Existing C-to-U RNA editing tools face several challenges including the risk of concurrent DNA mutations caused by natural APOBEC family, and the large-size anchoring domains associated with immunogenicity due to microbial origin of Cas13 protein, which restricts their potential for clinical translation.

In a study published in PNAS, a team led by HAO Pei from the Shanghai Institute of Materia Medica of the Chinese Academy of Sciences (CAS) and LI Xuan from the Center for Excellence in Molecular Plant Sciences of CAS developed a novel C-to-U RNA editing tool, ADAR2-mimic C-to-U base editor for RNA (AMBER) which exhibits high editing efficiency, low immunogenicity and minimal off-target effects at the transcriptome level.

Researchers introduced 17 key amino acid substitutions previously reported in the RESCUE-S editing system into the catalytic domain of ADAR2. AMBER used the native double-stranded RNA binding domain of ADAR2 for target recognition. This design generated a fully human-derived C-to-U RNA editing system that does not rely on bacterial Cas proteins and is expected to have lower immunogenicity.

AMBER was tested with a reporter based on a mutant enhanced green fluorescent protein (eGFP). With the help of a designed guide RNA, AMBER introduced on-target C-to-U editing on the eGFP transcript, and restored the correct codon and recovered eGFP fluorescence. These results confirmed that ADAR2 can be reprogrammed into a sequence-specific C-to-U RNA deaminase.

Moreover, AMBER was evaluated across multiple endogenous targets and exogenous disease-related mutant targets in different cell lines. Researchers optimized the guide RNA design including length, the sequence context around the target cytidine, and strategies to reduce bystander editing in the editing window. They established design principles that support high-efficiency and high-precision C-to-U editing while minimizing off-target events.

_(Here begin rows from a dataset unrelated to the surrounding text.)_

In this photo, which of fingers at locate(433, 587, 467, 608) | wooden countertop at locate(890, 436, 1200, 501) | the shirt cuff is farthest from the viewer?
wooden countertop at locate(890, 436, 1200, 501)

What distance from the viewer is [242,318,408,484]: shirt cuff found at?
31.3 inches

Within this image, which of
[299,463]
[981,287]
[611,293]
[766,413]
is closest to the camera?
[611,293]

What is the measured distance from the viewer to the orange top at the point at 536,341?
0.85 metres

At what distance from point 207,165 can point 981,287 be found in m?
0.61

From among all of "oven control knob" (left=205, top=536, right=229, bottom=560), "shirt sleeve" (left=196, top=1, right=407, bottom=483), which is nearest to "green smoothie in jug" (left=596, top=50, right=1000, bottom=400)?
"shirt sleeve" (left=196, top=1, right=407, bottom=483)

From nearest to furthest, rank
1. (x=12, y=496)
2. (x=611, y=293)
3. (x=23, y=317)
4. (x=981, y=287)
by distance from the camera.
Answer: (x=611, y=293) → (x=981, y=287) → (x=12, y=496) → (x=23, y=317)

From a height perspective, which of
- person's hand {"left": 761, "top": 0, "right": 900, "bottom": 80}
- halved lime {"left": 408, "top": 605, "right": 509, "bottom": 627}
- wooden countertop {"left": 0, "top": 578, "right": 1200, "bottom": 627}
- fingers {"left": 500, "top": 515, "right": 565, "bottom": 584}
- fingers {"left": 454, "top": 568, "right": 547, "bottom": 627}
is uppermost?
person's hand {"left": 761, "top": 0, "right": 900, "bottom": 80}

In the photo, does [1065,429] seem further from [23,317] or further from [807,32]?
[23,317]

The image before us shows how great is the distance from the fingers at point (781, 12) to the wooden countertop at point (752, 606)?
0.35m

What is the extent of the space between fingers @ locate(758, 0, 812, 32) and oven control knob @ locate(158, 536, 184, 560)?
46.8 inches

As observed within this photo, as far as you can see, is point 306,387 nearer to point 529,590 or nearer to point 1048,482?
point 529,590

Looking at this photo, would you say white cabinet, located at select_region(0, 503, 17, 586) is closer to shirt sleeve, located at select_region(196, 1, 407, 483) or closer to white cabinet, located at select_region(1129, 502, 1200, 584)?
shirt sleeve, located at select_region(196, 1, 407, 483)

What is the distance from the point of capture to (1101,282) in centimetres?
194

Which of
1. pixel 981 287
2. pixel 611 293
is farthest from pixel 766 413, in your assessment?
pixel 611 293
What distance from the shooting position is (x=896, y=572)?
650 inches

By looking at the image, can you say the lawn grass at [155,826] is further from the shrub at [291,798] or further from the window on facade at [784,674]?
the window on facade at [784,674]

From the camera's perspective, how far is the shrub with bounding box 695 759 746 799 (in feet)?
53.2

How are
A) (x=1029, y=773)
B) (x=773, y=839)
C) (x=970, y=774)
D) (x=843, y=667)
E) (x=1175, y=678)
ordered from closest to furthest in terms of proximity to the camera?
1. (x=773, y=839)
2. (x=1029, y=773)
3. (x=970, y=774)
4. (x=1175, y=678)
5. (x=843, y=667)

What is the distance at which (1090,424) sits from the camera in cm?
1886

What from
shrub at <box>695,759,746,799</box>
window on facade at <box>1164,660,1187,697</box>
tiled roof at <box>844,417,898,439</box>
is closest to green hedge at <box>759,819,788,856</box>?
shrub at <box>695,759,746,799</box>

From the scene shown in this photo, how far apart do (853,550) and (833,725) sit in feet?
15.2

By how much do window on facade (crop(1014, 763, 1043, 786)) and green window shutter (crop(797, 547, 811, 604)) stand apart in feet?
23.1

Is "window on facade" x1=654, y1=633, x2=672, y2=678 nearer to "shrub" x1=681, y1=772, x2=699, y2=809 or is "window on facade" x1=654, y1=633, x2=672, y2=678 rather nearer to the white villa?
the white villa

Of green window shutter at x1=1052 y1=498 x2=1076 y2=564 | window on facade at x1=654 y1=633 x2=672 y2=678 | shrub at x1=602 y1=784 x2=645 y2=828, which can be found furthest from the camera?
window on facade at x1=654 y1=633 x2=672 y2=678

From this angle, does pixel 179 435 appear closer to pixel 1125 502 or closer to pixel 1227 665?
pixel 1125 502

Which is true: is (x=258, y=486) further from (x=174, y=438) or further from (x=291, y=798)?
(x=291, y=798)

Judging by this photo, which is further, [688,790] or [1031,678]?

To assess AMBER’s therapeutic potential in vivo, researchers delivered DNA constructs encoding AMBER into mice via tail-vein injection. Bioluminescence imaging of a Firefly luciferase reporter co-expressed with AMBER indicated that the editor accumulated mainly in the liver. RNA sequencing of liver tissue showed robust C-to-U editing at intended RNA targets. 

Meanwhile, transcriptome-wide analysis revealed minimal off-target editing events, and that global gene expression was minimally affected when compared with the control mice. These findings indicated that AMBER can perform efficient and relatively specific RNA editing in vivo.

AMBER represents a new class of human-derived C-to-U RNA base editors. It emulates the mode of natural adenosine deaminase acting on RNA (ADAR) and achieves precise C-to-U editing of target RNAs in cultured cells and mouse liver. This study suggests that AMBER could be a platform for developing RNA editing therapies for genetic diseases caused by pathogenic T-to-C mutations.